Give again, unchanged, the line that contains "Силовая розетка" together with every line that follows it until the entries end.

Content starts

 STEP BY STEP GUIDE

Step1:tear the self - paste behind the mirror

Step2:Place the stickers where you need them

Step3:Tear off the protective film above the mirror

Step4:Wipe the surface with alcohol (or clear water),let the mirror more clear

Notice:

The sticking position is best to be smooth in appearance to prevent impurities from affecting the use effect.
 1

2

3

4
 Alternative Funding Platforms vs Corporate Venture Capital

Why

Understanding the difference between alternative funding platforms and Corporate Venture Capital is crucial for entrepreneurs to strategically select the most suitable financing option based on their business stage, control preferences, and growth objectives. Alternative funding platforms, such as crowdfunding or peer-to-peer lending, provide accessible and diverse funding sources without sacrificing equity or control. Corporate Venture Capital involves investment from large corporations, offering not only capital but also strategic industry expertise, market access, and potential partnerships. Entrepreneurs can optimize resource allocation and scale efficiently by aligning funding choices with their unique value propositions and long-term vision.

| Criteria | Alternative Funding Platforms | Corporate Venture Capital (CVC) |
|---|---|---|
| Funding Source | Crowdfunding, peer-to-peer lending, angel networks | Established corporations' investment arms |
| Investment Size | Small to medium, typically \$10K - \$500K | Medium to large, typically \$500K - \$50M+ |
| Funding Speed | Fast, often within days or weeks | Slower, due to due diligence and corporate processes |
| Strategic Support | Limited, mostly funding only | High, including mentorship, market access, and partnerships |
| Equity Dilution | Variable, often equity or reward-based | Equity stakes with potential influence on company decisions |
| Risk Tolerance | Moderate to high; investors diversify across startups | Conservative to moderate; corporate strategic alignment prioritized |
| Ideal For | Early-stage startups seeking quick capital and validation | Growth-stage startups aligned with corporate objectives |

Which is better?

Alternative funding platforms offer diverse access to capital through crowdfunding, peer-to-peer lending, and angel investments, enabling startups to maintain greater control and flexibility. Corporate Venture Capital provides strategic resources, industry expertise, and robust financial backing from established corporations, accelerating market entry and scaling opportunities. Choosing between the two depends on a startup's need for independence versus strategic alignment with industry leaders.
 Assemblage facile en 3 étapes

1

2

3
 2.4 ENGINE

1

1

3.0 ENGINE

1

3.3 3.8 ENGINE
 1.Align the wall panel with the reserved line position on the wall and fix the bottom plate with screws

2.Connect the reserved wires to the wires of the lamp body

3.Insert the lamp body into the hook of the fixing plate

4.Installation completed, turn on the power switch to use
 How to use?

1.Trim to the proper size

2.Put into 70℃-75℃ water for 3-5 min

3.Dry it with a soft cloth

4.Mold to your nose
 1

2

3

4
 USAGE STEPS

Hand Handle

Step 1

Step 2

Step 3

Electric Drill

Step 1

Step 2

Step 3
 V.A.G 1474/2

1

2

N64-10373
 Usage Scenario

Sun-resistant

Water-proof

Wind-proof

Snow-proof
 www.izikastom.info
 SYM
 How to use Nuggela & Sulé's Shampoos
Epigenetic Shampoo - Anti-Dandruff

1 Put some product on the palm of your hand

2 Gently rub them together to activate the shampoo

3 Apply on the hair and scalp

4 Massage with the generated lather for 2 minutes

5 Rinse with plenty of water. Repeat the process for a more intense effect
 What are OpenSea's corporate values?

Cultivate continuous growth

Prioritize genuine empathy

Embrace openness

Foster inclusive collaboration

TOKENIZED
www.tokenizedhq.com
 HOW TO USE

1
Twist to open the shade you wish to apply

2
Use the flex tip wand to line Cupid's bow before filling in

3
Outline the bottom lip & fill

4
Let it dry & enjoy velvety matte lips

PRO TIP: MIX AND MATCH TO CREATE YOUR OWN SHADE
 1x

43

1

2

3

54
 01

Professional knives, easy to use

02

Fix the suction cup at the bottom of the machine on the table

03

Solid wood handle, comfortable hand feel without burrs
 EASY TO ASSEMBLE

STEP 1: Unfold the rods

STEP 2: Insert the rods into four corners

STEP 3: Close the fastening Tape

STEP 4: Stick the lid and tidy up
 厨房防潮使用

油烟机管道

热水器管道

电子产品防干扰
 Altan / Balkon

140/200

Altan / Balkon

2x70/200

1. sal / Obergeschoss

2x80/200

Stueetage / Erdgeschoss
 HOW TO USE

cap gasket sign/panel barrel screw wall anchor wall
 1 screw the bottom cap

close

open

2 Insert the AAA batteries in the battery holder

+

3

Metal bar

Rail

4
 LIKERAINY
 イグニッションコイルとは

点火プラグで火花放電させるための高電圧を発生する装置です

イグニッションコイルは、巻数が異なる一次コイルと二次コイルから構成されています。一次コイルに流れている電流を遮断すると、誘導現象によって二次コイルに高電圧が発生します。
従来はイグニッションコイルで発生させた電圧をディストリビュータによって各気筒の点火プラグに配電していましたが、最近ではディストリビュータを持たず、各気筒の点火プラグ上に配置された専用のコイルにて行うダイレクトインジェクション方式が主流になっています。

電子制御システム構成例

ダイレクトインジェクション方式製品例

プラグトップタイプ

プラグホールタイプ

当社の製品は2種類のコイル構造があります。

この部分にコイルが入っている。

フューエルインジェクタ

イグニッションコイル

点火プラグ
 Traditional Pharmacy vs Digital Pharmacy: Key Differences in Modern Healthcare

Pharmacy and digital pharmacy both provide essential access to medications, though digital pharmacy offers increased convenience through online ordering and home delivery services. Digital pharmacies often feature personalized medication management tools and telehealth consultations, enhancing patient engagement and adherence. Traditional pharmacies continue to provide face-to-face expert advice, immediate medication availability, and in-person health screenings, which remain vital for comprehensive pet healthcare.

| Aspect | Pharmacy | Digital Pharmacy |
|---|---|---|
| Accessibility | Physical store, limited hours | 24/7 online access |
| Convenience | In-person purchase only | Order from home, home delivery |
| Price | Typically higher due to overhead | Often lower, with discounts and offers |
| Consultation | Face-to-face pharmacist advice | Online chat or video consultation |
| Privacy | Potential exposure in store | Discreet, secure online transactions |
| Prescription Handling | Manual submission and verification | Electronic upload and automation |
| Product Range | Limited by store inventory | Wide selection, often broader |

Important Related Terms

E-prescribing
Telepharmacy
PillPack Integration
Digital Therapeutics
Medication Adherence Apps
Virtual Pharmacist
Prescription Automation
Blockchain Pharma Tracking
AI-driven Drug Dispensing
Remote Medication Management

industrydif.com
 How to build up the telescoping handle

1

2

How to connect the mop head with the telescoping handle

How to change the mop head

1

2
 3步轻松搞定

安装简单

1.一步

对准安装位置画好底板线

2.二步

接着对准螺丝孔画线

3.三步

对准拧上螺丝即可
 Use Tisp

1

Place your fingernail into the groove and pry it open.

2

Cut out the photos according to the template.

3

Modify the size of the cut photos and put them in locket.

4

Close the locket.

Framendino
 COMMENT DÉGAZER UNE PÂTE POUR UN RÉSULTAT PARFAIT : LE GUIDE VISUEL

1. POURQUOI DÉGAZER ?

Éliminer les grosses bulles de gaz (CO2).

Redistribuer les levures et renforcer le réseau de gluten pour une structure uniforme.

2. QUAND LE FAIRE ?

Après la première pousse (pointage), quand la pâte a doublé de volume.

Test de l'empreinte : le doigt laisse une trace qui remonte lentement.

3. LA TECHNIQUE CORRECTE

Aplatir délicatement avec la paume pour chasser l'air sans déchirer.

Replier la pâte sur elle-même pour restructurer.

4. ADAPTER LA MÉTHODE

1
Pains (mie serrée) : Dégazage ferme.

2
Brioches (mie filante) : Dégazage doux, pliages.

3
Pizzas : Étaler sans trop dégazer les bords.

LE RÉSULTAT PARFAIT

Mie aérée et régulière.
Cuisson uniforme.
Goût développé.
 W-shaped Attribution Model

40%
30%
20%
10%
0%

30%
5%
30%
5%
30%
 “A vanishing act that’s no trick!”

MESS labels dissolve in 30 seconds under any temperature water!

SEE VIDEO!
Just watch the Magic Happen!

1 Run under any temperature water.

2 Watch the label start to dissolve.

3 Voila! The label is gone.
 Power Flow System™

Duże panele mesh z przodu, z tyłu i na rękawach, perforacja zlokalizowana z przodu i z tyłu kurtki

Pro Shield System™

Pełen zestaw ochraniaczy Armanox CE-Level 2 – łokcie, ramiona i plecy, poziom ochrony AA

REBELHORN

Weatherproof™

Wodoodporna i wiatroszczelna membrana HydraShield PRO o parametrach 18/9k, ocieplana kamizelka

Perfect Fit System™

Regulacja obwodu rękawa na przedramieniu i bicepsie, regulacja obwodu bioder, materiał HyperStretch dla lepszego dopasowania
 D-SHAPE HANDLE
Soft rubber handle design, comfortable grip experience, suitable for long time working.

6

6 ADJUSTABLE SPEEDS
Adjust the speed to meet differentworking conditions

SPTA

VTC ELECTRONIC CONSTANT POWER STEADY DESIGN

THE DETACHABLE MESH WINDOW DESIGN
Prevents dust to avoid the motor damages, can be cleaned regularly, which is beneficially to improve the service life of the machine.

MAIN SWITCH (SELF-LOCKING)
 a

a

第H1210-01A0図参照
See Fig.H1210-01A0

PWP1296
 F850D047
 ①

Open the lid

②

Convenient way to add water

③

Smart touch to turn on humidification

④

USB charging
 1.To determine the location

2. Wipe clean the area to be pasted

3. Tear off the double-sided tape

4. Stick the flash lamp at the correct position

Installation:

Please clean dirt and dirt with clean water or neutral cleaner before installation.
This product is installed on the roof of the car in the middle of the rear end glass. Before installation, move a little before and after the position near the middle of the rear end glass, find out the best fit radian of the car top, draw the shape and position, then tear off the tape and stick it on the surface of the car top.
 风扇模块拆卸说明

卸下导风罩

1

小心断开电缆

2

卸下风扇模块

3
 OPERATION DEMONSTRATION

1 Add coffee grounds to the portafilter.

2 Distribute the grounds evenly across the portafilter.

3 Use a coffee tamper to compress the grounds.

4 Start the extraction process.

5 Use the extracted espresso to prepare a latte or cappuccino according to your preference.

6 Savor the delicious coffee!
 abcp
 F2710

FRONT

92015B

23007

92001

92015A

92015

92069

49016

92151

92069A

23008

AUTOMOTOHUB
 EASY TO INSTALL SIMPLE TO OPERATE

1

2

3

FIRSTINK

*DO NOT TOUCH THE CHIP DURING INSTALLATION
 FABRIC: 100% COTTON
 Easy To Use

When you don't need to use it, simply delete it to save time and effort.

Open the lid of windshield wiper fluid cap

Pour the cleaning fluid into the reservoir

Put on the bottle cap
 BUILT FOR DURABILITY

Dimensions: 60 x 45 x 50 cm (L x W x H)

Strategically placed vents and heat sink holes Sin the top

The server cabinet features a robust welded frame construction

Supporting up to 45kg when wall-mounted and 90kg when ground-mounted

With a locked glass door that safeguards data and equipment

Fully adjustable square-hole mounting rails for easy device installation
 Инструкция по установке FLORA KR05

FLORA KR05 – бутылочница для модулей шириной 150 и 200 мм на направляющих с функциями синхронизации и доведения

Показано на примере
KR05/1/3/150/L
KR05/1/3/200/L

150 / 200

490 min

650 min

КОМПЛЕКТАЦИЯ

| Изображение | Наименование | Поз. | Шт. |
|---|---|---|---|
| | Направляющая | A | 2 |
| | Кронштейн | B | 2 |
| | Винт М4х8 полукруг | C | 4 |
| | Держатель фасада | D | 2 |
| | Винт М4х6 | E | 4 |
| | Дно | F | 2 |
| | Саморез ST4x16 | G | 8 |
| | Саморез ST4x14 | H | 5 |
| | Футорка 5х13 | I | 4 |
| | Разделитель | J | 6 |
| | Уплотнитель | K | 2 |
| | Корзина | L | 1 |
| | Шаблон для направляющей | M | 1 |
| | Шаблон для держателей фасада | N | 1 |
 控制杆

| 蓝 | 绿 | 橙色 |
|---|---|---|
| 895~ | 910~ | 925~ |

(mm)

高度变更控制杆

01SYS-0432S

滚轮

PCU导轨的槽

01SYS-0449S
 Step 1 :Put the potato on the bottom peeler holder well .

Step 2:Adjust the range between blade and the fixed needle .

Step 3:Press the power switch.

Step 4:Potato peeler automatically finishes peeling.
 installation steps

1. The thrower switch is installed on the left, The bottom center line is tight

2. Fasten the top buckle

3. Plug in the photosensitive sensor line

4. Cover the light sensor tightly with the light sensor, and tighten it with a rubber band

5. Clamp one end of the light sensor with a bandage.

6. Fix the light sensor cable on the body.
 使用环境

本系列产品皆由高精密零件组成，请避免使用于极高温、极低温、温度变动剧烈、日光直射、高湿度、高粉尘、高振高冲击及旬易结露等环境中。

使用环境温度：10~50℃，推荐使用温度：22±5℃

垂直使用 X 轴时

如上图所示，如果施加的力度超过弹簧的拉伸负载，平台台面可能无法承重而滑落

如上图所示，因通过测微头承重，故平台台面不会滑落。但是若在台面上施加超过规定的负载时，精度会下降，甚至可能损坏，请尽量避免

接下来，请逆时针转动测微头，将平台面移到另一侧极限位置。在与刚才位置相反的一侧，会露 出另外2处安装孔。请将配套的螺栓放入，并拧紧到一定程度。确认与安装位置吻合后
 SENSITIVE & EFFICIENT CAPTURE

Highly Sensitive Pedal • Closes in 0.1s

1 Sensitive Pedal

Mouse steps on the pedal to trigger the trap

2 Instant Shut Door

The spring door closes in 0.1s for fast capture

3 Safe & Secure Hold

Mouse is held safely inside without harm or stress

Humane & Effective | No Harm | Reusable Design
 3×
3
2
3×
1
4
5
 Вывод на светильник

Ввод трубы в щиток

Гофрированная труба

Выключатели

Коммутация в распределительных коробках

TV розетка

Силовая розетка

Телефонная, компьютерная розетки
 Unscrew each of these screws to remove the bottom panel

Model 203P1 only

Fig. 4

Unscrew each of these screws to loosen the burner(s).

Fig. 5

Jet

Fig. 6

Content ends

RESPONSE:
Силовая розетка

Телефонная, компьютерная розетки
 Unscrew each of these screws to remove the bottom panel

Model 203P1 only

Fig. 4

Unscrew each of these screws to loosen the burner(s).

Fig. 5

Jet

Fig. 6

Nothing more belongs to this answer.